作業内容:
(a) 次の (i)～(iii) が北いわて・三陸地域に関する文章の内容と一致するかを判定してください。それぞれ「はい」か「いいえ」で答え、判断の根拠となる本文の語句をそのまま引用すること。(i) 本研究はゲーミフィケーションを活用する。(ii) この地域の旅行者数は、知名度の高さによって増え続けている。(iii) 本研究で開発されたシステムは2つである。
(b) 北いわて・三陸地域に関する文章を、最後の文の後から書き継いでください。

─── 抜粋本文 ───

北いわて・三陸地域は、度重なる大災害をうけたが、復旧・復興に向けた重点的政策実施の結果、交通網や各種施設などの整備が進んできている。それでも、人口減少、高齢化が進んでおり、地域経済の衰退は避けられない状況となっている。一方、この地域は、安比高原、浄法寺漆、縄文遺跡、久慈琥珀、三陸海岸など、特産物、歴史・文化、観光の魅力的な資源が多数あり、発展の可能性を秘めている。しかし、知名度が低いため、これを求める人、旅行者の数は伸び悩んでいる。本研究は、この地域に潜在的に存在する特産物・観光・学習資源にスポットを当て、この地域に関心を持つ人、旅行者を増加させ、地域経済を活性化させることを目指すものである。
本研究では上記課題を解決するため、ゲーミフィケーション(ゲームのような人を熱中させる機能を他の分野に取り入れる手法)[1][2]を活用し、北いわて・三陸地域の潜在的な魅力を発見するとともに、特産物の購買・旅行意欲を高め、地域経済活性化につなげることを目的とする。具体的には、対象地域の特産物、観光・学習資源の調査と整理、特産物リスト、モデルコースの作成、新しい特産物・観光・学習資源の投稿、投稿された資源に対する評価・コメント投稿、特産物購買・モデルコース訪問の達成度・投稿数・評価に基づくランキング表示などを含む以下の3つのシステムを開発した。
(1) 三陸地域の広大なエリアにおける情報入手の利便性を向上させるため、移動中でも音声で観光情報が入手できる「さんりく旅ラジオ」
(2) 現在世界中でSDGsが注目されていることから、北いわて・三陸地域の観光地を対象としながらSDGsが学習できる「SDGs学習促進システム」

─── 元データ ───

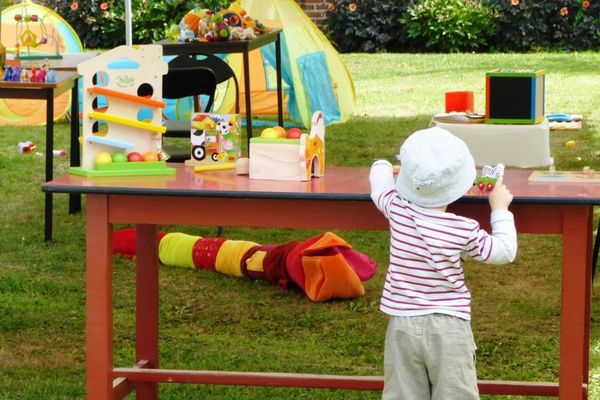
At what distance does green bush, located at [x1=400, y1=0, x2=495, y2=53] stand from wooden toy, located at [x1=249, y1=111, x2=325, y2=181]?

───

作業結果:
(a)
(i) はい。「ゲーミフィケーション(ゲームのような人を熱中させる機能を他の分野に取り入れる手法)[1][2]を活用し」
(ii) いいえ。「知名度が低いため、これを求める人、旅行者の数は伸び悩んでいる」
(iii) いいえ。「以下の3つのシステムを開発した」

(b)
(3) 北いわて・三陸地域の観光地を対象とし、防災・文化・歴史など、観光以外にも学びの喜びが得られる「スタティツーリズム支援システム」
以下では、開発した3つのシステムの開発状況の概要とその一次評価結果について報告する。
3.1 さんりく旅ラジオ
本提案システムの構成を図1に示す。本システムでは、運転中、もしくは運転を始める前に目的の観光地や付近のイベント情報を逃さないように運転前には視覚と聴覚を、運転中には聴覚のみを用いた情報入手が行える。配信するコンテンツは、岩手県観光協会等のホームページから音声にする価値のある情報の抽出を行い、久慈市から陸前高田市までの観光地17項目を配信コンテンツとした。それらのコンテンツをLINEのチャットbotを活用し、目的地を入力することでその観光地に存在する観光スポットの情報を表示する。表示された観光地を選択することでその観光地の具体的な説明が文字と音声データと観光地の写真を含めて表示される。

図1 さんりく旅ラジオのシステム構成
利用者はLINEに「観光案内」を友達登録することで、三陸地域の市町村をボタンで選択しながら観光地の情報がテキストと画像で入手できる。音声再生ボタンを押すことでその観光地の情報を音声で聴く事ができる。地域の観光情報は、個別の観光スポット毎や市町村毎にまとめて連続して再生することも可能である。このため、長い文章でも運転をしながら聞いて情報を得ることが可能である。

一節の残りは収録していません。